I am not too familiar with Oriental Orthodoxy. Possibly, this question/statement is perceived as inflammatory within the OO ranks. I don't know. In my view, the Spirit of Life is not confined to any one group or person--within or without the Orthodox Church--He speaks through whom He wills, when and where He wills period. He has chosen to speak through a jackass (Balaam's) in the past, so in this sense we see it is an ignorant statement to say He speaks only through a select group of humans.
Possibly, we can modify the question even further and ask "characteristically" who speaks for the Community of communities?
who speaks for orthodoxy - kirk yacoub - 31-10-2007 10:04 AM
Dear John and Rick,
It is interesting that there is the British Orthodox Church functioning as part of the Coptic Church, and therefore part of Oriental Orthodoxy. Does the USA need a similar vessel? I would have nothing against it, but I would also quote my own example as an ethnic Brit (whatever that may mean!) who is a member of the Syriac Orthodox Church. It would be very possible to do the same in the USA. Particular Church customs are not exclusivist, they usually provide another light on the faith. The Church speaks on behalf of Orthodoxy not as an ethnic unit, but on the basis of the Scriptures,and Apostolic and Patristic Tradition, all of which blend together.
The other important thing to note is that Orthodoxy, if it is imbued with Christian love, is by definition ecumenical, reaching out to other Churches to strive towards that unity we all desire, but which we know cannot be achieved by human effort alone, but by the Holy Spirit working through us.
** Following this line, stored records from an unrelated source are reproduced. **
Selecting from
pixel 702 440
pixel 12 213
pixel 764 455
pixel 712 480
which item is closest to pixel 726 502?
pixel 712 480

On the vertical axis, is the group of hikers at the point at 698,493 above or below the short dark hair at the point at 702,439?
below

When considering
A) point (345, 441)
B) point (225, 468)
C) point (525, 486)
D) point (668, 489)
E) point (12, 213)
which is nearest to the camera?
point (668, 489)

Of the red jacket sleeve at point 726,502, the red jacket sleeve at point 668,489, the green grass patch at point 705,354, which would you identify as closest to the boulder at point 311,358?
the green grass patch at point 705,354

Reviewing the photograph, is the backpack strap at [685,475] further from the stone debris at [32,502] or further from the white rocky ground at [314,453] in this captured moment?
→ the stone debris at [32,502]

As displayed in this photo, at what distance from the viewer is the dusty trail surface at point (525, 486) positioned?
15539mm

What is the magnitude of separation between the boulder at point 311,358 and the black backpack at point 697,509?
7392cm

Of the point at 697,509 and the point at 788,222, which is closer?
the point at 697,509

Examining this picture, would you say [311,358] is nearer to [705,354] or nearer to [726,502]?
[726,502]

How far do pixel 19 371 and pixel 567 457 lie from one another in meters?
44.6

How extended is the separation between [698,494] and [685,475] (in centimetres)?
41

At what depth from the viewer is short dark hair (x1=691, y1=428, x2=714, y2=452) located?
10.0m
The test of Orthodoxy is, do we love not only friends, but also those who perceive themselves as our enemies? To speak on this basis is to speak on the command and authority of Christ, which is to speak for Orthodoxy.
Who speaks? - John Charmley - 13-11-2007 07:24 PM
An excellent and thought-provoking post; I am, as ever, stunned by the insights you bring here.
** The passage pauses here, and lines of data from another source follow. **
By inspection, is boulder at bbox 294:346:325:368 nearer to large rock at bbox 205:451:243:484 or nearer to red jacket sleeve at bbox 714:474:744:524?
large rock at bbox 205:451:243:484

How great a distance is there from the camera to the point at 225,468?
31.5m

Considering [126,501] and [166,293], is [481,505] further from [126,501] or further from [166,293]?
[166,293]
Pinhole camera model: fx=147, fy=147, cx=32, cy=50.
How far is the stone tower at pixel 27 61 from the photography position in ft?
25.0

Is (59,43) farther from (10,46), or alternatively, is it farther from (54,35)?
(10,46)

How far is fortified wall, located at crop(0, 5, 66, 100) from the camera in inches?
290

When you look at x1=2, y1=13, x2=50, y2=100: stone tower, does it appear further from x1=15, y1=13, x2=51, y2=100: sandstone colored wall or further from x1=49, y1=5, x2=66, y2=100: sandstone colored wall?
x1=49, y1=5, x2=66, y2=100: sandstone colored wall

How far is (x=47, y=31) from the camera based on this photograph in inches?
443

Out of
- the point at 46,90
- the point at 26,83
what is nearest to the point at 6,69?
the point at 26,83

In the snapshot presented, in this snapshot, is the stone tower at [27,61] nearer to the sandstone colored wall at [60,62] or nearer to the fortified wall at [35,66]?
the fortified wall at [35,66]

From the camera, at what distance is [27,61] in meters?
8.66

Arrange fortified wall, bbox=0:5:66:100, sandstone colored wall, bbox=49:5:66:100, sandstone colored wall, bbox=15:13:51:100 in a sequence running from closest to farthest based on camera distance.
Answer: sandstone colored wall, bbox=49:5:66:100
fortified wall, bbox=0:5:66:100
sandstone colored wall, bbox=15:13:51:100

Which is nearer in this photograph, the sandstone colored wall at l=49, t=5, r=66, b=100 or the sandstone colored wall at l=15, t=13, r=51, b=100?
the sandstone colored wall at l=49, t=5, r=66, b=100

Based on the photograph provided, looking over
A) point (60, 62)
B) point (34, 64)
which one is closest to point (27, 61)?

What a very good statement you make:
Quote: The Church speaks on behalf of Orthodoxy not as an ethnic unit, but on the basis of the Scriptures,and Apostolic and Patristic Tradition, all of which blend together.
Tradition is the living river which connects the past and the future, on which we are but passengers. The last sentence is very profound.
In his treatise on the Lord's Prayer, St. Cyprian describes the Church as: ?a people united in one in the unity of the Father, and of the Son, and of the Holy Spirit.? I note how it is the same communion which unites the Father and the Son and the Holy Spirit which is the model and the source of the fraternal communion which ought to unite Christians. As Our Lord tells us in St. John 15:12: ?Love one another as I have loved you?; and in St. John 17:22 he tells us why: ?that they may be one even as we are one?.
Indeed, Orthodoxy is by definition ecumenical.